Film animasi terbaru dari Pixar, Coco, menghentak layar lebar di penghujung tahun 2017 ini. Meski proses produksi film ini sangat panjang (konon sejak 2011), namun tidak banyak berita mengenainya hingga mendekati rilis. Maka terasa film ini bagaikan kejutan di akhir tahun, sebab film ini begitu bagus dan bahkan lebih bagus dari rilis Pixar yang saya anggap paling bagus akhir-akhir ini, Inside Out.

Kembali menyuguhkan kisah dalam dunia manusia sepenuhnya (walau masih ada unsur fantasi di dalam Dia de Muertos / Day of the Dead), Coco mengangkat tema yang sangat kaya.
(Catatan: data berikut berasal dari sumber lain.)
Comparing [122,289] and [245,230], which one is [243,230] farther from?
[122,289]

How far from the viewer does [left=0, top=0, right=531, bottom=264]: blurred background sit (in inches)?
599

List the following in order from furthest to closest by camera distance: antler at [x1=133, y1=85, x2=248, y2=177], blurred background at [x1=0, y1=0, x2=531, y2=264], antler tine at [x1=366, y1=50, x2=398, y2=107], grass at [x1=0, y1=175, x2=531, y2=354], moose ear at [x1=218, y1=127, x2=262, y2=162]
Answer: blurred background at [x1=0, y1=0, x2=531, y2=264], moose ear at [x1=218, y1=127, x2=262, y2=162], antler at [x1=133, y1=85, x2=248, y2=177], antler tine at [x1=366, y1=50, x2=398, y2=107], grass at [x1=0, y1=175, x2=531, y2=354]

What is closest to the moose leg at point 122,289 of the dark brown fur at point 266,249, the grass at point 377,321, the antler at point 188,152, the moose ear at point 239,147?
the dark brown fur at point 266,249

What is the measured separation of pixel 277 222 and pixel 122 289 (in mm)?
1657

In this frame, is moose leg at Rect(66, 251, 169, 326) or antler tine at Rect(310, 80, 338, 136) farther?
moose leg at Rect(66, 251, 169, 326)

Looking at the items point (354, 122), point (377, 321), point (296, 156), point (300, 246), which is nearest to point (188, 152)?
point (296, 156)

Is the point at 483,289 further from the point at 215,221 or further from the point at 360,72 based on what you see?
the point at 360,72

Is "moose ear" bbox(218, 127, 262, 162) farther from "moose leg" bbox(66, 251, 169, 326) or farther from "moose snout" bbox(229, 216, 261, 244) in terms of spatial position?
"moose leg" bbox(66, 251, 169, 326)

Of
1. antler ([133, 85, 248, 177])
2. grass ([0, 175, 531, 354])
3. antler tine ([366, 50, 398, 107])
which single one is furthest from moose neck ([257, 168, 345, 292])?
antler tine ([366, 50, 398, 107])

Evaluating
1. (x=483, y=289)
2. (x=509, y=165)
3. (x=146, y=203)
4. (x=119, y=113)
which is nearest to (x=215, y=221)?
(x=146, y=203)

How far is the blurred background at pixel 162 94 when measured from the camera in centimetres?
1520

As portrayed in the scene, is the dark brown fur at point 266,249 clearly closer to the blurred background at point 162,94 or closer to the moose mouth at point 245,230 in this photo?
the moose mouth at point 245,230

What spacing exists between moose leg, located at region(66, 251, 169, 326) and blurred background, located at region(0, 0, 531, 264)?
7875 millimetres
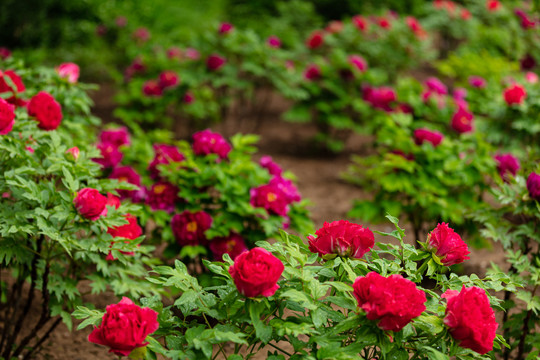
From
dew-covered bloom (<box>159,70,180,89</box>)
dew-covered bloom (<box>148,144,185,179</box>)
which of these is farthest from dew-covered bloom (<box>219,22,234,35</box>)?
dew-covered bloom (<box>148,144,185,179</box>)

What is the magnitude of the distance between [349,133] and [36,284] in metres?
4.93

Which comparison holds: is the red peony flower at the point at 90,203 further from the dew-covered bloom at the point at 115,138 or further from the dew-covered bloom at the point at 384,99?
the dew-covered bloom at the point at 384,99

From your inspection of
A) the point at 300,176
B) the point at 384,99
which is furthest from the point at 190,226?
the point at 300,176

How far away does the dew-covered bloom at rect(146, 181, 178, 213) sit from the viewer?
9.51ft

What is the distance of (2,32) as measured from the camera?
4777mm

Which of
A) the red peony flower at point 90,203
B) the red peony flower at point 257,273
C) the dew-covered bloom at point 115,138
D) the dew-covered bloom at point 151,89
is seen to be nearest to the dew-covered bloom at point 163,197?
the dew-covered bloom at point 115,138

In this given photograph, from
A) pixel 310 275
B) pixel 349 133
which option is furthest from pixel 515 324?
pixel 349 133

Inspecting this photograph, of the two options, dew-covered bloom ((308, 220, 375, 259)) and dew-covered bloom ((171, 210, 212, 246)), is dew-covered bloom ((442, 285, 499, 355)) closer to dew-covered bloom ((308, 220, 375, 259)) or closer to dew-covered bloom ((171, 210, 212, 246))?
dew-covered bloom ((308, 220, 375, 259))

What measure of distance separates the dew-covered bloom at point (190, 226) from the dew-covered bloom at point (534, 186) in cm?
155

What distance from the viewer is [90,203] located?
193 centimetres

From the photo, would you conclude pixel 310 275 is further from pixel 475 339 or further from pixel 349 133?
pixel 349 133

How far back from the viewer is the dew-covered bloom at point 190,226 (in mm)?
2779

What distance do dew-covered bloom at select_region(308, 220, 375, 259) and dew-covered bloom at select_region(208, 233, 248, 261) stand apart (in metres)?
1.20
Tema utama barangkali adalah tentang musik, tetapi ia tidak sekedar bicara tentang musik, melainkan mengenai hal yang lebih mendasar, yakni passion, keluarga, cita-cita dan mimpi, tekad, perjuangan, serta cinta. Dengan latar Meksiko, kita akan teringat pada film animasi dengan latar serupa, yakni The Book of Life. Tetapi Coco membawakan kisah yang jauh berbeda, dengan cakupan nilai positif yang lebih luas.

Tokoh utama film ini, Miguel, adalah seorang anak berusia dua belas tahun yang sangat menyukai dan berbakat dalam musik. Namun sayangnya, latar belakang keluarganya sangatlah anti terhadap musik, karena sejarah kakek buyutnya yang meninggalkan keluarga untuk mengejar cita-cita dalam dunia musik. Hendak lepas dari kekangan tradisi keluarga, pada hari tradisional Meksiko Dia de Muertos, terjadilah sebuah keajaiban, yakni masuknya Miguel ke dalam dunia para arwah. Di sini ia berkesempatan untuk bertemu dengan kakek buyutnya, dan mewujudkan apa yang ia cita-citakan. Petualangannya selama berada di dunia arwah ini mewarnai sebagian besar plot film, dengan beragam dinamika yang terjadi di dalamnya.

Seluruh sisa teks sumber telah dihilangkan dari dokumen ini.